[Begin ARTICLE]
Natural or Organic? No GMOs!

Read: The Dark Tower, an [(should that be ‘a’?) heartbreakingly, frustratingly!] unfinished novel by C. S. Lewis—I think one day I’ll host a contest in which participants write possible endings. I’m dying to read the rest of it, but it doesn’t exist!
Listened to: more Father Brown, part of the soundtrack to “Evita,” and my “Music Composition in Medieval and Renaissance Forms” students’ final compositions.

I need to put a caveat on my comments about art that opposes “natural principles.” Let it never be assumed that I think it is for that reason not art! 12-tone music, for example, is a very impressive art form. Schoenberg and the rest thought that the traditional foundations on which music had been built for centuries had crumbled, so they decided to invent a new system. They did not set out to work contrary to the way the universe works; they simply chose a new method. The system of ternary harmony, they thought, was worn out. This system of triads, by the way, seems to have some “natural” basis in the radio frequencies/pitches produced by the planets, or the “songs of the stars.” These theories stem from Pythagoras, Ptolemy, and Kepler.
Click here for Music of the Spheres
But Schoenberg & Co. decided to use a new system, a mathematical principle of musical equality. There’s nothing wrong with that as a philosophy. But, see, they really thought that it would be great as a music, too. Schoenberg is often quoted as saying in a few generations or so, kids would be whistling 12-tone rows in the street. Well. It didn’t work. And I don’t like the music. I love studying it (what could be more fun than a dodecaphonic matrix, I ask you that??), but I don’t like to listen to it. That could be just me. But have I any right to say it is not great art just because it sounds awful??

And what about composers who dip a mouse’s feet in ink and let it walk across the score, then play the resulting notes? Aren’t a mouse’s steps according to nature? Hum. I’m arguing with myself here. Sure, there’s rhythm and pattern in the way that little guy trots. But does it therefore follow that it would make good music? Funnily enough, aleatoric (“chance”) music and serialized (12-tone) sound pretty much the same. The least organized and the most organized.

So, in other words, I have no idea what I’m talking about when I say art must conform to natural principles to be great. There seems to be no logical reason why an “arbitrary” organization some guy came up with out of his head is unnatural. Aren’t human thought processes natural? And really, those paintings made by elephants, or monkeys, or dogs, are more natural, in one sense, than those made by people through their overactive rationality. This is coming back around, like the conversation on soul. We probably cannot tell how much soul is in a work.

Is everything a strange loop?!?
Thanks to the brilliant Douglas Hofstader

21 March 2006

On young people and art

Unless you become as a little child, you shall not inherit the Kingdom of God.
[End ARTICLE]
[Begin SUPPLIED RECORDS]
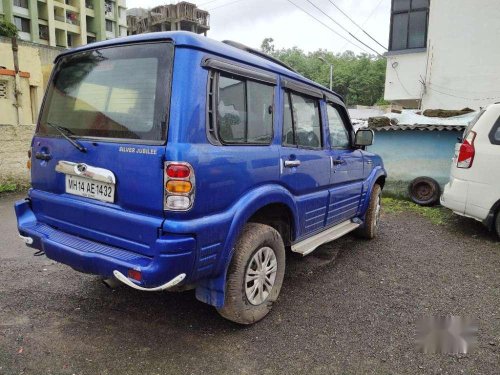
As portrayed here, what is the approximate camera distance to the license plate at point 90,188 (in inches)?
95.2

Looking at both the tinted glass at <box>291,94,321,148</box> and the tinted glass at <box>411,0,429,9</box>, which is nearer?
the tinted glass at <box>291,94,321,148</box>

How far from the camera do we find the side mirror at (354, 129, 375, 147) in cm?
431

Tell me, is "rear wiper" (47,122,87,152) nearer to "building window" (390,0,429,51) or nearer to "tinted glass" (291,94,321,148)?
"tinted glass" (291,94,321,148)

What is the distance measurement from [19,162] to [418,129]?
7.99m

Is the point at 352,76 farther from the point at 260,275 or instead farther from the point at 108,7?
the point at 260,275

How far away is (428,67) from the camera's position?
16.0 m

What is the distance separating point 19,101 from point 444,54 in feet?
50.0

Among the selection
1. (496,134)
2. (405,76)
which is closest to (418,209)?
(496,134)

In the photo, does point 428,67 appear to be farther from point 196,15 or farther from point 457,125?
point 196,15

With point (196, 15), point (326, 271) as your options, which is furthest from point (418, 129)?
point (196, 15)

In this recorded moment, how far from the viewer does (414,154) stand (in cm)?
777

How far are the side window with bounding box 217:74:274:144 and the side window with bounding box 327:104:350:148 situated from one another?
1166mm

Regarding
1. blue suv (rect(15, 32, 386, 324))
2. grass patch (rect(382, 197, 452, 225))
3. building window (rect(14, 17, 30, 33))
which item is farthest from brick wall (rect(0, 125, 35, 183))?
building window (rect(14, 17, 30, 33))

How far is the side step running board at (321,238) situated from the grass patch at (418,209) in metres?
2.62
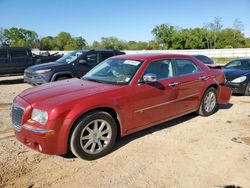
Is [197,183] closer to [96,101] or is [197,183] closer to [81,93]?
[96,101]

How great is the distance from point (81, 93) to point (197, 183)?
2.13 metres

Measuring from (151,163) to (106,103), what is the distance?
115 centimetres

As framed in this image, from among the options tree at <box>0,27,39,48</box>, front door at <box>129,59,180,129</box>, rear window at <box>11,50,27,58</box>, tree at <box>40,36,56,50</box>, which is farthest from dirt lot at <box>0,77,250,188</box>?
tree at <box>0,27,39,48</box>

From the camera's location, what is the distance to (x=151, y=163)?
4.16 metres

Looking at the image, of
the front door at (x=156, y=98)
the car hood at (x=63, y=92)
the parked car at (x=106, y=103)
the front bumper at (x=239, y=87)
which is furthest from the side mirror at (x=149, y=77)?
the front bumper at (x=239, y=87)

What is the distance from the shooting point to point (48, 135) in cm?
383

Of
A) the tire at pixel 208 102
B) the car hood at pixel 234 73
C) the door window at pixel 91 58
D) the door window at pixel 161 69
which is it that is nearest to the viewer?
the door window at pixel 161 69

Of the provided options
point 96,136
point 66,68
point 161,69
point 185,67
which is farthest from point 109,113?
point 66,68

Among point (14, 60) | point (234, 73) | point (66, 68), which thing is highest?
point (14, 60)

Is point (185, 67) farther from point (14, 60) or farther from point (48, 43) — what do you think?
point (48, 43)

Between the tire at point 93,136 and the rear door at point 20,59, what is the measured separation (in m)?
11.3

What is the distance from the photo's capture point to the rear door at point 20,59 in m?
14.2

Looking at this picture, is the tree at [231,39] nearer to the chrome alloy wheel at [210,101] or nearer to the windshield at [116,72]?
the chrome alloy wheel at [210,101]

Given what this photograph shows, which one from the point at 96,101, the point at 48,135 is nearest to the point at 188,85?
the point at 96,101
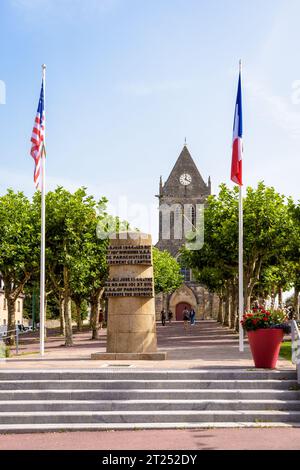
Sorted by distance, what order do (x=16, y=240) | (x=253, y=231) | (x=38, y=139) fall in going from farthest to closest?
(x=16, y=240) → (x=253, y=231) → (x=38, y=139)

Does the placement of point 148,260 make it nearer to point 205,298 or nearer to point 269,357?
point 269,357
[End SUPPLIED RECORDS]
> PROBLEM DETAILS
In the post on art and natural principles, what is Schoenberg quoted as predicting kids would be doing in a few generations? Please answer in one sentence.

> OUTPUT OF THE EXERCISE
Schoenberg predicted that kids would be whistling 12-tone rows in the street.